» **TASK PROMPT**: Your task is to transcribe the entries below exactly, beginning with the line containing "At this camera" and ending with the final line, and to add nothing else.

--------------------

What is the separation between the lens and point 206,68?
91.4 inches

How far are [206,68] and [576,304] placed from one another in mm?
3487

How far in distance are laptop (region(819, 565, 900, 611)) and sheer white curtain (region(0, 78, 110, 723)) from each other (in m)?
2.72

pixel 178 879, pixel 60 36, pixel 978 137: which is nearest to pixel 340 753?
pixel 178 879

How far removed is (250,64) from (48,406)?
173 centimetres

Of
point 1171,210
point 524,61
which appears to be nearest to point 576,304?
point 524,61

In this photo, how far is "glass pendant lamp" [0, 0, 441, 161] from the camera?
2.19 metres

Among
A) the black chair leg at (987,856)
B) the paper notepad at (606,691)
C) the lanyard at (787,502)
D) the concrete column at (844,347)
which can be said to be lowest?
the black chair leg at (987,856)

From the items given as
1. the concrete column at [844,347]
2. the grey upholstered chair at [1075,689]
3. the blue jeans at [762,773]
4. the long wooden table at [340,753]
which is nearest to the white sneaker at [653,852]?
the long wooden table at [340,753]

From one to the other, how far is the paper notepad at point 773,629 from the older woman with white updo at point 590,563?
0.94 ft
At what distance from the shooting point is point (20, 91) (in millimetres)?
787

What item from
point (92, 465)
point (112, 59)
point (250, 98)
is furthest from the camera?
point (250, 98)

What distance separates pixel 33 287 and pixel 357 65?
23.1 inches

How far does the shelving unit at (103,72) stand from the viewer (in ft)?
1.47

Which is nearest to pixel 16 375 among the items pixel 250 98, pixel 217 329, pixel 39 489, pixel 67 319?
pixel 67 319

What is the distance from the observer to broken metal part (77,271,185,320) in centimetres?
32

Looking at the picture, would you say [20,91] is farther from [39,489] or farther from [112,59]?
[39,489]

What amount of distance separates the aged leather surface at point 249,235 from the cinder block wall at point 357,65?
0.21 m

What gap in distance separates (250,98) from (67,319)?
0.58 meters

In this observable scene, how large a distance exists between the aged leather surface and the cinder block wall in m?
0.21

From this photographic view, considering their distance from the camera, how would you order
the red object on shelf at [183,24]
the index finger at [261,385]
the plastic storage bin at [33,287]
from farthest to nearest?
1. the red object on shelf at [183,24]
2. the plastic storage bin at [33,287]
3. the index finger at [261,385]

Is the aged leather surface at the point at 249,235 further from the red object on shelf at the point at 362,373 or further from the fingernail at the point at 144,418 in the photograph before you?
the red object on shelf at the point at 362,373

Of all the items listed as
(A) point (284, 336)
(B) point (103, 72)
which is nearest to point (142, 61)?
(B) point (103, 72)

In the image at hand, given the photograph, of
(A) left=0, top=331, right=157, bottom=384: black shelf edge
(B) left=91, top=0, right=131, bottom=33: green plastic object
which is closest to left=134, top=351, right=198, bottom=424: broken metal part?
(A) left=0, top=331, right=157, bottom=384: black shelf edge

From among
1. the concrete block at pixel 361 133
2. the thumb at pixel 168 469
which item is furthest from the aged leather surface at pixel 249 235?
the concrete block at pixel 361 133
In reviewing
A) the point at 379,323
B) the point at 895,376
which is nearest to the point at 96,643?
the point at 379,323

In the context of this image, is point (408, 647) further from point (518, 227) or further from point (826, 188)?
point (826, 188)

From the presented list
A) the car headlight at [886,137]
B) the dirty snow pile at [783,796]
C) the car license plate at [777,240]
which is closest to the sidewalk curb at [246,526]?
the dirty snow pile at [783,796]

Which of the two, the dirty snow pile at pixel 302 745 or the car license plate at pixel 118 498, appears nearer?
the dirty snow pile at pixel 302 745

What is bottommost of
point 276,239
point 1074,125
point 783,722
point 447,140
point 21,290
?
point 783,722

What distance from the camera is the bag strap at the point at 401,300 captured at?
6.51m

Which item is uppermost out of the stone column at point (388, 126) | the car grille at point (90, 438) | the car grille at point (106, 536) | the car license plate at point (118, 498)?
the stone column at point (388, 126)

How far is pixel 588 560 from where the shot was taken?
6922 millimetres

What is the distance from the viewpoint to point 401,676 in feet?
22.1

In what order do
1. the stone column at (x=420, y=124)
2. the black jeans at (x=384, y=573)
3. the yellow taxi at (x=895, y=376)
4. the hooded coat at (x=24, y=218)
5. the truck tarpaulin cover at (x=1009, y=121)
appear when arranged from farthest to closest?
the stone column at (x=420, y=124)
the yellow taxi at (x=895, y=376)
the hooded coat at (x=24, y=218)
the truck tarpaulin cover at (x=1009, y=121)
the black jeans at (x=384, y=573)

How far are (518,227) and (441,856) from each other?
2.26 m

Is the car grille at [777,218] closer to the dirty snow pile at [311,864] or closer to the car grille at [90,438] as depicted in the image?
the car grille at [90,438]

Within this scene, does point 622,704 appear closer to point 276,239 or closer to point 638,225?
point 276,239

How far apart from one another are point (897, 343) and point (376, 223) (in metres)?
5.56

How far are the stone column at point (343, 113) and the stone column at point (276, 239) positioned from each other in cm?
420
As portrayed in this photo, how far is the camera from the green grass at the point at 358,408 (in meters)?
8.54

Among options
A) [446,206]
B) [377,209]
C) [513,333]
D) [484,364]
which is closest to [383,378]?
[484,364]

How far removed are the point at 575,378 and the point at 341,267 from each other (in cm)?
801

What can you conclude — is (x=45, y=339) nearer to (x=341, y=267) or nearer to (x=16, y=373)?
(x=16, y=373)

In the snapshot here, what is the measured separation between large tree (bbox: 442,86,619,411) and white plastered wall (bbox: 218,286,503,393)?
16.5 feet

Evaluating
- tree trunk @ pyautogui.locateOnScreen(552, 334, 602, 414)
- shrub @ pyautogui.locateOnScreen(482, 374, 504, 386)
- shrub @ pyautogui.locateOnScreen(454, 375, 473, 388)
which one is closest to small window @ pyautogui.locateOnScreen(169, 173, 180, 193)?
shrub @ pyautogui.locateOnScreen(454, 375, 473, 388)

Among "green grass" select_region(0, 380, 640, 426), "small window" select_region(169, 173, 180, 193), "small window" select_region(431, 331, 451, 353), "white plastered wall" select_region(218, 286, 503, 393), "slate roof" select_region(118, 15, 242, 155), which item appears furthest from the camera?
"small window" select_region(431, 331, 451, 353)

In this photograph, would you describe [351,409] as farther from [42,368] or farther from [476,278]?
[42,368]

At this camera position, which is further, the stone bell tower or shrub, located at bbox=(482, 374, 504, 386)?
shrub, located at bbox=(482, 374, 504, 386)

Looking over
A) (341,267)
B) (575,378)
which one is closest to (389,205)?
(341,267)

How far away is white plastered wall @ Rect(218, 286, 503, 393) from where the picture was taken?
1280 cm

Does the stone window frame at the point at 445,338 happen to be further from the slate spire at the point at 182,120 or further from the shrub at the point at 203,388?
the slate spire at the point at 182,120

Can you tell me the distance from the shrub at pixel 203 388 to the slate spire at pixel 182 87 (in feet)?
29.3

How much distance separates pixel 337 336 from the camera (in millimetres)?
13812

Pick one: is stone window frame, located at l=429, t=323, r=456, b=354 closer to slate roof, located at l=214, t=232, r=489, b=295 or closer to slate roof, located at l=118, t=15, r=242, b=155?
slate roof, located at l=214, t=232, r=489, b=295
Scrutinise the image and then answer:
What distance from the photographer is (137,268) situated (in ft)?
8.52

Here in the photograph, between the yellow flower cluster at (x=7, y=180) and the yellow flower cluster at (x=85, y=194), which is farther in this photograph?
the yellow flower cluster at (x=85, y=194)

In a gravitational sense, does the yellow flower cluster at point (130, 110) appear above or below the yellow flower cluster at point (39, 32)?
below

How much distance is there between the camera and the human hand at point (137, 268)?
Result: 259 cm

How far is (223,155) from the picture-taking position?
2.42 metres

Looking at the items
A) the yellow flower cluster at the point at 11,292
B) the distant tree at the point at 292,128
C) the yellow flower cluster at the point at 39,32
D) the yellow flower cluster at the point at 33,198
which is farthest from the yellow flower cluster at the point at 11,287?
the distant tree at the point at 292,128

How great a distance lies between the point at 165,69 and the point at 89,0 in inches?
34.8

--------------------

» **EXERCISE RESULT**:
At this camera position, which is further, the stone bell tower or shrub, located at bbox=(482, 374, 504, 386)?
shrub, located at bbox=(482, 374, 504, 386)

Looking over
A) (341,267)
B) (575,378)
which one is closest to (389,205)?
(341,267)

How far away is white plastered wall @ Rect(218, 286, 503, 393) from where the picture was taken?
1280 cm

Does the stone window frame at the point at 445,338 happen to be further from the slate spire at the point at 182,120 or further from the shrub at the point at 203,388?
the slate spire at the point at 182,120

Can you tell me the distance from the shrub at pixel 203 388 to the slate spire at pixel 182 87 (in feet)?
29.3

How much distance separates pixel 337 336 from the camera (in millimetres)?
13812

Pick one: is stone window frame, located at l=429, t=323, r=456, b=354 closer to slate roof, located at l=214, t=232, r=489, b=295 or closer to slate roof, located at l=118, t=15, r=242, b=155?
slate roof, located at l=214, t=232, r=489, b=295
Scrutinise the image and then answer:
What distance from the photographer is (137,268) situated (in ft)?
8.52

Here in the photograph, between the yellow flower cluster at (x=7, y=180) and the yellow flower cluster at (x=85, y=194), which is farther in this photograph?
the yellow flower cluster at (x=85, y=194)

In a gravitational sense, does the yellow flower cluster at point (130, 110) appear above or below the yellow flower cluster at point (39, 32)?
below

How much distance is there between the camera and the human hand at point (137, 268)?
Result: 259 cm

How far is (223,155) from the picture-taking position?
2.42 metres

Looking at the items
A) the yellow flower cluster at the point at 11,292
B) the distant tree at the point at 292,128
C) the yellow flower cluster at the point at 39,32
D) the yellow flower cluster at the point at 33,198
which is farthest from the yellow flower cluster at the point at 11,287?
the distant tree at the point at 292,128

How great a distance lies between the point at 165,69 and the point at 89,0 in inches?
34.8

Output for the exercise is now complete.